No revolutionary can operate with a notion of “no compromise” for the best way of advancing a long-term goal may necessitate compromise at any particular moment. Whether or not the compromise is necessary must be assessed on the basis of the ethical and strategic principles that may well equally motivate continuation of war or other apparently more militant approaches. Sometimes one has to take a number of routes to reach a goal. Thus, in his Life of Galileo, Bertolt Brecht quotes Galileo as saying: “If there are obstacles the shortest line between two points may well be a crooked line.”
There are many people who may be cynical about this “National Dialogue” initiative. The presence of FW de Klerk, the last apartheid president will anger many and already the EFF have voiced their –possibly qualified- rejection of the initiative primarily in relation to the presence of de Klerk (http://www.effonline.org/single-post/2017/05/05/EFF-REJECTS-THE-NATIONAL-DIALOGUE-INITIATIVE-AS-A-REPETITION-OF-THE-FAILED-CODESA).
Some will depict the presence of Thabo Mbeki as bitterness at his ousting, which saw the rise of Zuma to the presidency and Kgalema Motlanthe may also be depicted as motivated by resentment since he was defeated when contesting the ANC presidency with Zuma in 2012. When one leaves the presidency one obviously has to handle one’s public interventions with care because one does not want what one says to be interpreted as attempts at “back seat driving” or to “rule from the grave” or continuing resentment at loss of power. For that reason, we know that Mbeki and Motlanthe have been very cautious in making public statements. It is only in the last year or two that they have entered into public debate and criticised what is happening under the leadership of Zuma or discussed the potential options of MPs in the forthcoming parliamentary vote of no confidence in President Zuma.
They have done this with dignity and without entering into discussions over who should contest any position in the ANC or government. They have spoken on the basis of what they see as their responsibility to the country at large. They also see this as compatible with their loyalty to the ANC.
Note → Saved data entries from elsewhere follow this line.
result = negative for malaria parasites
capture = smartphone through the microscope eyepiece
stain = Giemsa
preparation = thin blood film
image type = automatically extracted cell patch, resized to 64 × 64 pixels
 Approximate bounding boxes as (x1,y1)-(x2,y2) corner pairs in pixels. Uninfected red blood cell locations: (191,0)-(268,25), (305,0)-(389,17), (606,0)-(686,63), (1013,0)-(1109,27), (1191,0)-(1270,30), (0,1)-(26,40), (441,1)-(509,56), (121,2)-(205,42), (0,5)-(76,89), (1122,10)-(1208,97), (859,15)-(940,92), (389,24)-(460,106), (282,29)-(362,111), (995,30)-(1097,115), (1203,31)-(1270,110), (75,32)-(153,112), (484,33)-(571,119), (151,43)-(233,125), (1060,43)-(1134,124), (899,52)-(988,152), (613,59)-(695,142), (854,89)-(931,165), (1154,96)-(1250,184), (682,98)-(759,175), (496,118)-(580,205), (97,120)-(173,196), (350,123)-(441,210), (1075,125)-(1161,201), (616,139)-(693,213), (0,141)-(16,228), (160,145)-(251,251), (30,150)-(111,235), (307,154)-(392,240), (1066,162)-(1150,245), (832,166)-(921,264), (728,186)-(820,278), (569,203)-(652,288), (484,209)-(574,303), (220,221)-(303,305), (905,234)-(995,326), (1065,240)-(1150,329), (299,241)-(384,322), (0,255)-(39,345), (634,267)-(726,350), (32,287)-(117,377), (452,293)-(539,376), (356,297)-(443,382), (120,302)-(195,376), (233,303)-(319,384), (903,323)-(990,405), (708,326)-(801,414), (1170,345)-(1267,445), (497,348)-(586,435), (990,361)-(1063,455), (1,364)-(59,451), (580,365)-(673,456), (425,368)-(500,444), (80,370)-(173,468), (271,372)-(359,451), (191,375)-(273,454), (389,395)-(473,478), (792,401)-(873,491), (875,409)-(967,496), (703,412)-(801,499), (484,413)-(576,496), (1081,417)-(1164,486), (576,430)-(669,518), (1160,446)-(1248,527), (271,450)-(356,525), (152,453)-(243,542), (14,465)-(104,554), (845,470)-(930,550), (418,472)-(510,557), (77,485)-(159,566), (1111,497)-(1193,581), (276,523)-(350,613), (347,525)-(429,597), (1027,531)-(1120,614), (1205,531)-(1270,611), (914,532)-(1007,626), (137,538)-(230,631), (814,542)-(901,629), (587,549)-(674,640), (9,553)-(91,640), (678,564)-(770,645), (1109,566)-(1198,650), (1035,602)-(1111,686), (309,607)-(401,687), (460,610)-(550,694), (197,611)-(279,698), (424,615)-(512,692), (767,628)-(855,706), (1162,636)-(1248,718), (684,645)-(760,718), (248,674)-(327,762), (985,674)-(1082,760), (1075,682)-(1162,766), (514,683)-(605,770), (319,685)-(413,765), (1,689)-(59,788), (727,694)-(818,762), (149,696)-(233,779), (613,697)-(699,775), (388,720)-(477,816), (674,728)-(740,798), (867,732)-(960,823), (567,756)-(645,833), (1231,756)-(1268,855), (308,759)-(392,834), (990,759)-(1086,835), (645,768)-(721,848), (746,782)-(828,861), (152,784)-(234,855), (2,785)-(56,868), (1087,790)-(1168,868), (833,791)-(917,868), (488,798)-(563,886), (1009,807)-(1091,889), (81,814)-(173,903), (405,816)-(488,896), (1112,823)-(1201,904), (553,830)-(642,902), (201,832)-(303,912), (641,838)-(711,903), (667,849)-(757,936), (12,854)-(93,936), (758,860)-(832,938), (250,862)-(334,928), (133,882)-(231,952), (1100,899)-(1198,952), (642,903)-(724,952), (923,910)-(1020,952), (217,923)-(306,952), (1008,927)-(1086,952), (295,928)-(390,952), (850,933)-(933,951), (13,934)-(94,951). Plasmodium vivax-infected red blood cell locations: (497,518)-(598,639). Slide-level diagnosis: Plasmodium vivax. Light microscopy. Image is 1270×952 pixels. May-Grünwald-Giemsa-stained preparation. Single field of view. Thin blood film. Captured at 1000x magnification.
I support this initiative. That does not mean that I see it as a static platform whose permutations, potential shape and direction have been finally decided by those who have initiated the dialogue. In the dialogues, themselves it will be necessary to constantly advance a range of options that may enable the initiative itself to be broadened and deepened in accordance with the aspirations of the people of South Africa.
Certainly, this initiative may be seen as elite-driven. But it is up to other constituencies to grasp the opportunity to make this a truly national initiative by advancing and inserting their general and specific demands as part of an ongoing process aimed at defining the future. They will also need to insist that the constituencies from which these demands derive are themselves physically present and that the notion of listening-in the dialogue- is in fact realised.